The structural and biochemical analysis of Escherichia coli RecQ and Deinococcus radiodurans SSB

DNA replication, recombination, and repair enzymes play intertwined roles in maintaining genomic integrity. Both the RecQ family of helicases and Single Strand DNA (ssDNA) Binding (SSB) proteins are vital components of cellular genomic maintenance machinery. Through structural and biochemical methods, I examined these protein families and gained insight to their roles in genome maintenance reactions.; E. coli RecQ is composed of two structural domains: an N-terminal catalytic core and a C-terminal HRDC domain. While the catalytic core can unwind DNA and hydrolyze ATP at near wild type levels, it's DNA binding is destabilized. Using X-ray crystallography I determined the high-resolution structure of both domains from E. coli RecQ. E. coli RecQ's catalytic core is a tri-lobed structure in which the N-terminal two lobes comprising the helicase domain abut to form a deep cleft lined with conserved helicase motifs. The third lobe of the structure is divided into winged-helix (WH) and Zn2+-binding subdomains.

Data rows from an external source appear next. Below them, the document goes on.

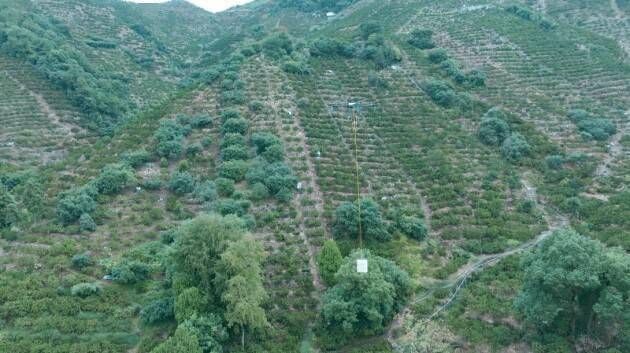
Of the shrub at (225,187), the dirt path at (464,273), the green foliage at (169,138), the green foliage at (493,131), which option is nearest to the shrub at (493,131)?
the green foliage at (493,131)

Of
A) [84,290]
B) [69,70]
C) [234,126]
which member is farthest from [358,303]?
[69,70]

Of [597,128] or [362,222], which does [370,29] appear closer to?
[597,128]

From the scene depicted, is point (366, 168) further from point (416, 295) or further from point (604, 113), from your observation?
point (604, 113)

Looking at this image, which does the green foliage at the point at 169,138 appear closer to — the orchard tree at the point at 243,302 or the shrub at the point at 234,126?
the shrub at the point at 234,126

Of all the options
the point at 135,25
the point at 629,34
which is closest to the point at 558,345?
the point at 629,34

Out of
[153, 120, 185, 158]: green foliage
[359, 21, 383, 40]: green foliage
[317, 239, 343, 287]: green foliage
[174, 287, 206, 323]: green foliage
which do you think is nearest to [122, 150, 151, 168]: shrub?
[153, 120, 185, 158]: green foliage
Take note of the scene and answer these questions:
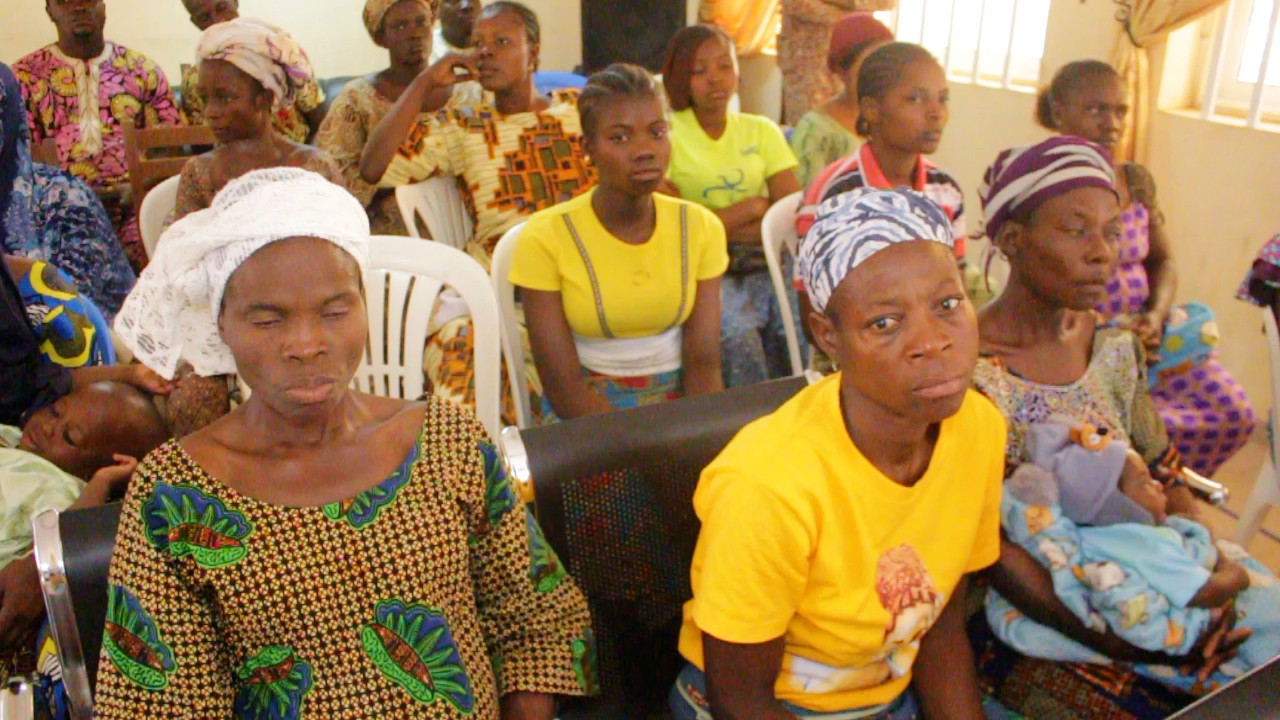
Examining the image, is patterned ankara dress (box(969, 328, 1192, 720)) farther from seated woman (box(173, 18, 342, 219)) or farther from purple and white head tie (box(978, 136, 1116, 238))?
seated woman (box(173, 18, 342, 219))

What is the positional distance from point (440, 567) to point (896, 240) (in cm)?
69

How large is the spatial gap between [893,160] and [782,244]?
0.39 meters

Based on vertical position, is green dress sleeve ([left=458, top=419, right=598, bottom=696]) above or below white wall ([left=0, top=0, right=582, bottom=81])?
below

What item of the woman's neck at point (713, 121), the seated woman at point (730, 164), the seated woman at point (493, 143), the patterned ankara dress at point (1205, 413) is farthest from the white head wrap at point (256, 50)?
the patterned ankara dress at point (1205, 413)

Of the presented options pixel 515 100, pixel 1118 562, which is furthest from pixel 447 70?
pixel 1118 562

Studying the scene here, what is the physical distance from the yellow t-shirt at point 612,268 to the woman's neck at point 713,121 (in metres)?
1.05

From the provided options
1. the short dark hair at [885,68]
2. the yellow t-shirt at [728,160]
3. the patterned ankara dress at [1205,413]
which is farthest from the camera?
the yellow t-shirt at [728,160]

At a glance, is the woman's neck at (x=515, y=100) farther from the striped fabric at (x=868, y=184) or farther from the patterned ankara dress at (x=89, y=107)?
the patterned ankara dress at (x=89, y=107)

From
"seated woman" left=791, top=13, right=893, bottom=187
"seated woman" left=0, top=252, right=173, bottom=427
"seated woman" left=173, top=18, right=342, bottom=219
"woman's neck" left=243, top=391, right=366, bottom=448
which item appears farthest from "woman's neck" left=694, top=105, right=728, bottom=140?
"woman's neck" left=243, top=391, right=366, bottom=448

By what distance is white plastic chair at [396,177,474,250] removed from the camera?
2930 millimetres

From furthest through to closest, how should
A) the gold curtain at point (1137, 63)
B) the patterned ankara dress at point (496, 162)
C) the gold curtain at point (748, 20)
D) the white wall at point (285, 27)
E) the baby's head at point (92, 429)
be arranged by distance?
the gold curtain at point (748, 20), the white wall at point (285, 27), the gold curtain at point (1137, 63), the patterned ankara dress at point (496, 162), the baby's head at point (92, 429)

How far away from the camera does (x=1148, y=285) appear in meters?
2.70

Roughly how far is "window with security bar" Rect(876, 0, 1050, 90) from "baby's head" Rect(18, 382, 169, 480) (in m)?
4.02

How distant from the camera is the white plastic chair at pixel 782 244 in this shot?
2555 mm
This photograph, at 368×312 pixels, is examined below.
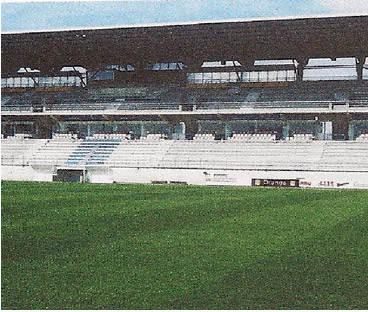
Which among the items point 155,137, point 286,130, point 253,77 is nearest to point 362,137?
point 286,130

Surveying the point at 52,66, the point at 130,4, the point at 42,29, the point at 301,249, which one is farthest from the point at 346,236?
the point at 52,66

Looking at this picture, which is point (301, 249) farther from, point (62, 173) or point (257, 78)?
point (257, 78)

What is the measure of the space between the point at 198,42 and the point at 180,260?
827 inches

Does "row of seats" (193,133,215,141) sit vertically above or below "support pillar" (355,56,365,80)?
below

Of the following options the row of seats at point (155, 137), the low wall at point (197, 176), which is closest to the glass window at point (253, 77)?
the row of seats at point (155, 137)

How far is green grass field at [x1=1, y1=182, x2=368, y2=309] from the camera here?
168 inches

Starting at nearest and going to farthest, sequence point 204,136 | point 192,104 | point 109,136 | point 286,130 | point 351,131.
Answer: point 351,131
point 286,130
point 204,136
point 192,104
point 109,136

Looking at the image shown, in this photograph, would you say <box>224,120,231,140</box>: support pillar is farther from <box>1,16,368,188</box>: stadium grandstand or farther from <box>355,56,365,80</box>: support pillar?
<box>355,56,365,80</box>: support pillar

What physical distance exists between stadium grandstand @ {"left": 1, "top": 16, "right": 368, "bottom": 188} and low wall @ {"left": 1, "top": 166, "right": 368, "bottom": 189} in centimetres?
5

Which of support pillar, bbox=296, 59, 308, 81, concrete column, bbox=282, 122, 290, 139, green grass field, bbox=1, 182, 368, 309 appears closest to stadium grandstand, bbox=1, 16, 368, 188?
concrete column, bbox=282, 122, 290, 139

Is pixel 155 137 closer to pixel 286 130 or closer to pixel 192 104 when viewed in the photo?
pixel 192 104

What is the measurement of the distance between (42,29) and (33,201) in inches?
579

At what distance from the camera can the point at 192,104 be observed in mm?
29469

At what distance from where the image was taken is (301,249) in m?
6.50
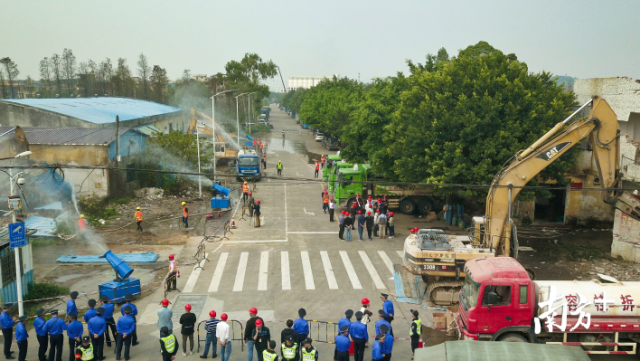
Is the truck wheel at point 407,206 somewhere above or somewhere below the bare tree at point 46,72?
below

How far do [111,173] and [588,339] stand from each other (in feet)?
92.8

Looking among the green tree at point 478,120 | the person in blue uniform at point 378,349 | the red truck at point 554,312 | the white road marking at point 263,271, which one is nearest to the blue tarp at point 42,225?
the white road marking at point 263,271

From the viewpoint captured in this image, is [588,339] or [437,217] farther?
[437,217]

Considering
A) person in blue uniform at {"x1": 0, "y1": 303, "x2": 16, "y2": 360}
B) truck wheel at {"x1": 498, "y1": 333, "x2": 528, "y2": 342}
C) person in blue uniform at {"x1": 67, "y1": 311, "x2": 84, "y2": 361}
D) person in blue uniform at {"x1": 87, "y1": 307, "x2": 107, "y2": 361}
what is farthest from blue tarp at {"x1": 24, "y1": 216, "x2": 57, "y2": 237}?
truck wheel at {"x1": 498, "y1": 333, "x2": 528, "y2": 342}

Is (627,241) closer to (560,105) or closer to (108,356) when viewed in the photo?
(560,105)

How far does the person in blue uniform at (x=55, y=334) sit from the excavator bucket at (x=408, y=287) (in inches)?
412

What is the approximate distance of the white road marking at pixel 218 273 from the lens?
19.0 meters

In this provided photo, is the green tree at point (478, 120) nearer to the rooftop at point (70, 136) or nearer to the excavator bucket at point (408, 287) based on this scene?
the excavator bucket at point (408, 287)

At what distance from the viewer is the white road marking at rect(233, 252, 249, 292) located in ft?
62.3

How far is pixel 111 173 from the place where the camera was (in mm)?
32344

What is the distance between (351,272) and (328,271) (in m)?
0.95

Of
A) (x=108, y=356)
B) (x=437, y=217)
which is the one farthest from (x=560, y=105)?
(x=108, y=356)

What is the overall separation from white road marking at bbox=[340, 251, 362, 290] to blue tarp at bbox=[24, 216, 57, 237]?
14.3 m

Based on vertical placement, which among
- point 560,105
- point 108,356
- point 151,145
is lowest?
point 108,356
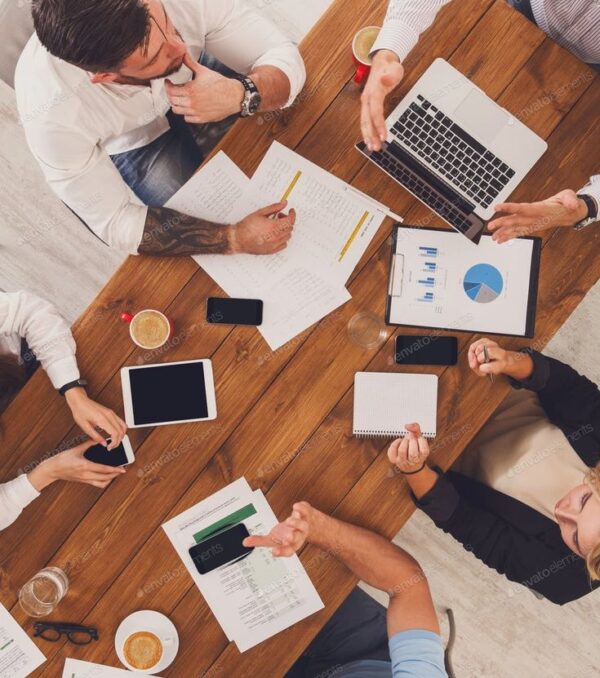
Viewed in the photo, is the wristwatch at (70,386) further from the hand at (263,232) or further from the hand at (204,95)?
the hand at (204,95)

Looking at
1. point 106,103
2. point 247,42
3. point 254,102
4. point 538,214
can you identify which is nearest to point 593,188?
point 538,214

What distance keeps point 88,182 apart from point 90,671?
4.52 feet

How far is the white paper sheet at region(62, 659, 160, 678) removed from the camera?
172 cm

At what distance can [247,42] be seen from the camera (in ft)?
5.86

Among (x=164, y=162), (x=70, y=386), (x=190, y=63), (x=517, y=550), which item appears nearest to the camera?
(x=190, y=63)

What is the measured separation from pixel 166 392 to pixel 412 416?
0.70 metres

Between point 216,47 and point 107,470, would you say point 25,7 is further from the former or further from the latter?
point 107,470

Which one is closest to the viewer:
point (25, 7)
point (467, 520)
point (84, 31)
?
point (84, 31)

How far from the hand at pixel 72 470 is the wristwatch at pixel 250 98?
103cm

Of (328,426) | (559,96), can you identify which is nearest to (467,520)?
(328,426)

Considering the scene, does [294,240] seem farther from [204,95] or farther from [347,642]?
[347,642]

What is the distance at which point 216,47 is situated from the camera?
71.4 inches

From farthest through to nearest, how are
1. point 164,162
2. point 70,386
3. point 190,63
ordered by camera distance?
1. point 164,162
2. point 70,386
3. point 190,63

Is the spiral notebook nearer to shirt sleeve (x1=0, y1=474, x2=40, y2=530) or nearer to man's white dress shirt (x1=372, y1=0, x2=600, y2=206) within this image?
man's white dress shirt (x1=372, y1=0, x2=600, y2=206)
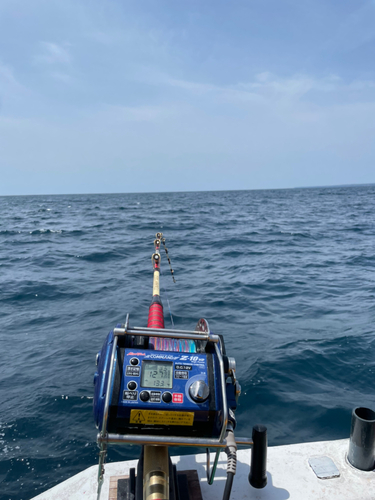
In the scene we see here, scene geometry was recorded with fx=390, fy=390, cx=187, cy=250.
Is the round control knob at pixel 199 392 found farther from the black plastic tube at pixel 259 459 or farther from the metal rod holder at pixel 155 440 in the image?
the black plastic tube at pixel 259 459

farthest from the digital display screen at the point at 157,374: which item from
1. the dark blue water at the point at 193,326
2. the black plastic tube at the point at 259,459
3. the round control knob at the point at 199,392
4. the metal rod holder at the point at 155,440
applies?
the dark blue water at the point at 193,326

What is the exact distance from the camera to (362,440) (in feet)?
9.82

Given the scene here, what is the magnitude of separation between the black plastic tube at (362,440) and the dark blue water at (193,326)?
190 centimetres

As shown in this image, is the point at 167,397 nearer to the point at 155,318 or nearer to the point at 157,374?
the point at 157,374

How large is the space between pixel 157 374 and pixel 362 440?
1836mm

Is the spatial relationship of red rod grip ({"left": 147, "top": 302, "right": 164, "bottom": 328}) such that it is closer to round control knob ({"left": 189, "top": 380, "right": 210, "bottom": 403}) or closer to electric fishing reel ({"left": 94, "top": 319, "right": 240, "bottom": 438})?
electric fishing reel ({"left": 94, "top": 319, "right": 240, "bottom": 438})

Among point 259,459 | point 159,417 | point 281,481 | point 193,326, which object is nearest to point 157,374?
point 159,417

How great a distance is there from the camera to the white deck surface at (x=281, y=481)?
292 cm

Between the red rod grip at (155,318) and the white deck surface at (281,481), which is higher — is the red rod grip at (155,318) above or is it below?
above

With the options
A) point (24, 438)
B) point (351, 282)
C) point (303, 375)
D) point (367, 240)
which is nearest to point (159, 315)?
point (24, 438)

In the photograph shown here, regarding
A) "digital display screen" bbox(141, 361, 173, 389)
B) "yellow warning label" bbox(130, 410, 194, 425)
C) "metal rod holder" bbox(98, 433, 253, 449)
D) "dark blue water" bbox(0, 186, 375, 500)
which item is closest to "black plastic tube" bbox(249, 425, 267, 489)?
"metal rod holder" bbox(98, 433, 253, 449)

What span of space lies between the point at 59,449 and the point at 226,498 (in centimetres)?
328

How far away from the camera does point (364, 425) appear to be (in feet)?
9.64

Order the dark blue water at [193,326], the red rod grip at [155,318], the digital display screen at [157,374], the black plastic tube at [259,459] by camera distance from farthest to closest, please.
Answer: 1. the dark blue water at [193,326]
2. the red rod grip at [155,318]
3. the black plastic tube at [259,459]
4. the digital display screen at [157,374]
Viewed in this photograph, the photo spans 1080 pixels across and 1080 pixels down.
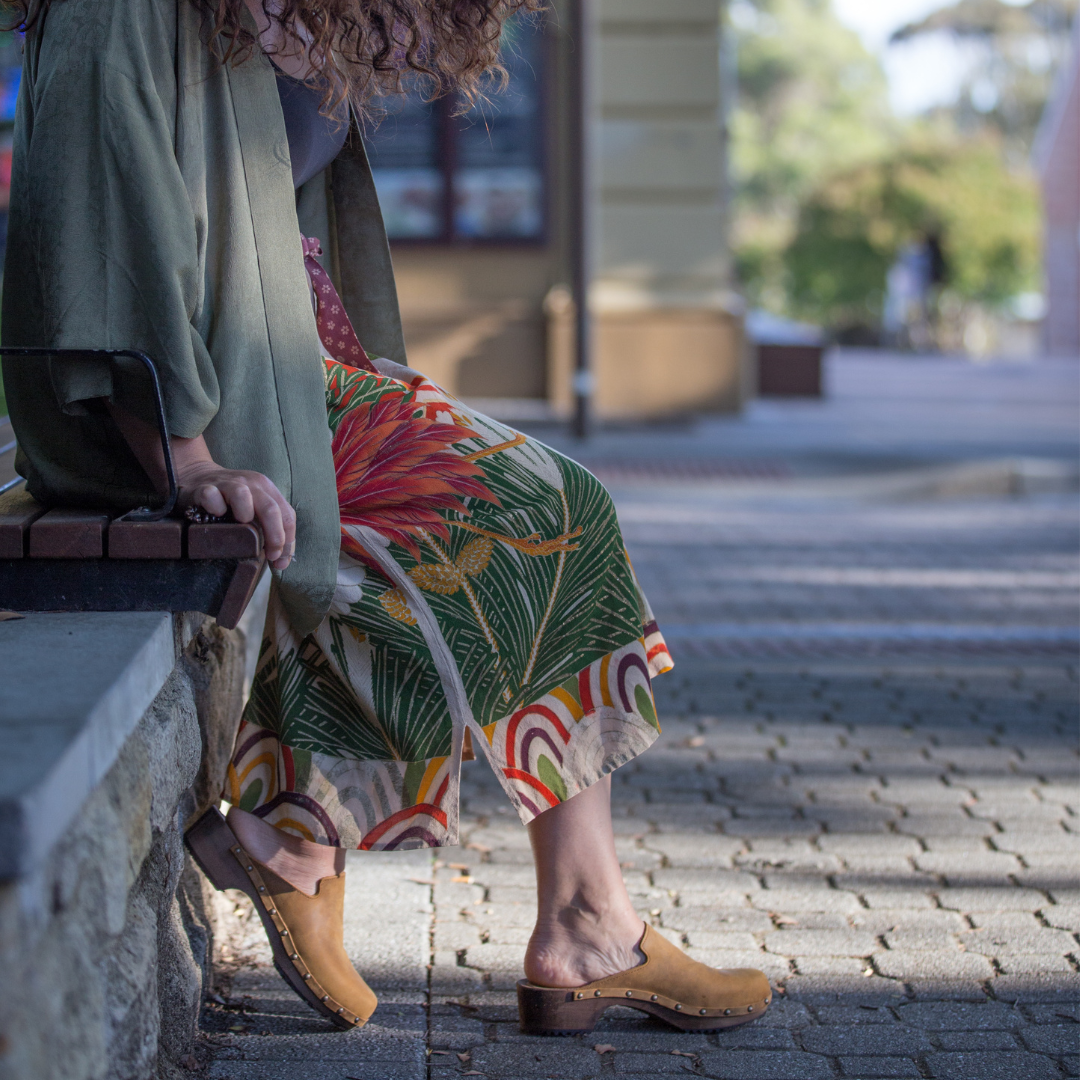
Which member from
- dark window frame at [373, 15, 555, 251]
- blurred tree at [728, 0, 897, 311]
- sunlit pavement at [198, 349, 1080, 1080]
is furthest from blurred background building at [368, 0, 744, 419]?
blurred tree at [728, 0, 897, 311]

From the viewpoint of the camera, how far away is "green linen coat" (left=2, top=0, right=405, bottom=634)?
6.11 feet

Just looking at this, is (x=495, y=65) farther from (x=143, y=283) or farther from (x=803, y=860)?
(x=803, y=860)

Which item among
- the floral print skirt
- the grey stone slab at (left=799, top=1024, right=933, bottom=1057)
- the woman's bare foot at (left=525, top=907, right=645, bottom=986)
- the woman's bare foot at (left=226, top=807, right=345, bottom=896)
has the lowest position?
the grey stone slab at (left=799, top=1024, right=933, bottom=1057)

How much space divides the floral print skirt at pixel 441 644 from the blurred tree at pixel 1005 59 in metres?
73.7

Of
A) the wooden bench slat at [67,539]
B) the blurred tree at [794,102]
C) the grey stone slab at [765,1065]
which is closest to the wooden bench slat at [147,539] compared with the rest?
the wooden bench slat at [67,539]

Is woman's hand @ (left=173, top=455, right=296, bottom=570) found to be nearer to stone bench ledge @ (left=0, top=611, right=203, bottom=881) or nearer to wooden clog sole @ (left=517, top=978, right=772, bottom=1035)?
stone bench ledge @ (left=0, top=611, right=203, bottom=881)

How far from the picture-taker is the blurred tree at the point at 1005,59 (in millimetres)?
70438

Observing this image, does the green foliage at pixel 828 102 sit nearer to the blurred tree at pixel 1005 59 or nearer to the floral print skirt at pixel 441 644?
the blurred tree at pixel 1005 59

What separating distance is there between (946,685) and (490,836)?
1943mm

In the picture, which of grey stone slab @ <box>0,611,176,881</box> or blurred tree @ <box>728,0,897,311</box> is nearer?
grey stone slab @ <box>0,611,176,881</box>

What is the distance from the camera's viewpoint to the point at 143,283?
1.88m

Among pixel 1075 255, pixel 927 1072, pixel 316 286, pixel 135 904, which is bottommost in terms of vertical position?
pixel 1075 255

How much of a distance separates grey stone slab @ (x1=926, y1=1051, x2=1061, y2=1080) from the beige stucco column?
1023 centimetres

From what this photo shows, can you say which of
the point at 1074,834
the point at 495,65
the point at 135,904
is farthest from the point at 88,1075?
the point at 1074,834
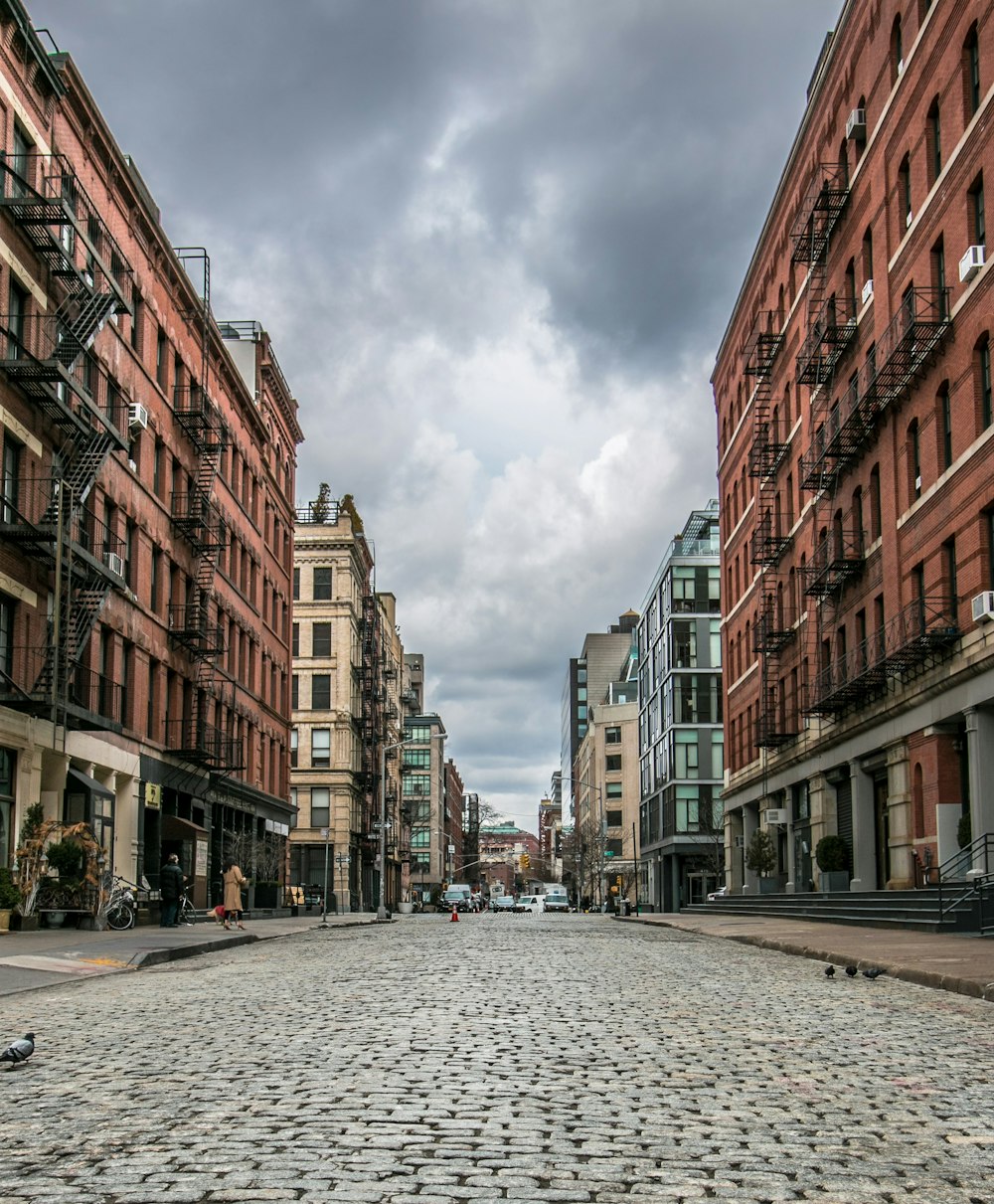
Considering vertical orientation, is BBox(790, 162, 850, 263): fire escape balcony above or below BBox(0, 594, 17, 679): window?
above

E. coli RecQ's HRDC domain forms a bundle of helices that is similar in structure to other known DNA binding domains. I have identified the ssDNA-binding site on the E. coli HRDC domain.; D. radiodurans SSB codes for two OB folds and dimerizes to form a functional unit containing four OB folds. The crystal structure of D. radiodurans SSB suggests that the two OB folds have distinct functions. The two OB folds of D. radiodurans SSB are connected by a beta-turn linker region, and crystal packing contacts suggests that the linker region could be important in forming higher-order structures of the protein bound to ssDNA.; A number of studies have suggested that E. coli RecQ and SSB functionally interact. E. coli RecQ binds to the C-terminal nine amino acids of SSB. In addition, the WH subdomain is the primary interaction site for the C-terminal tail of SSB.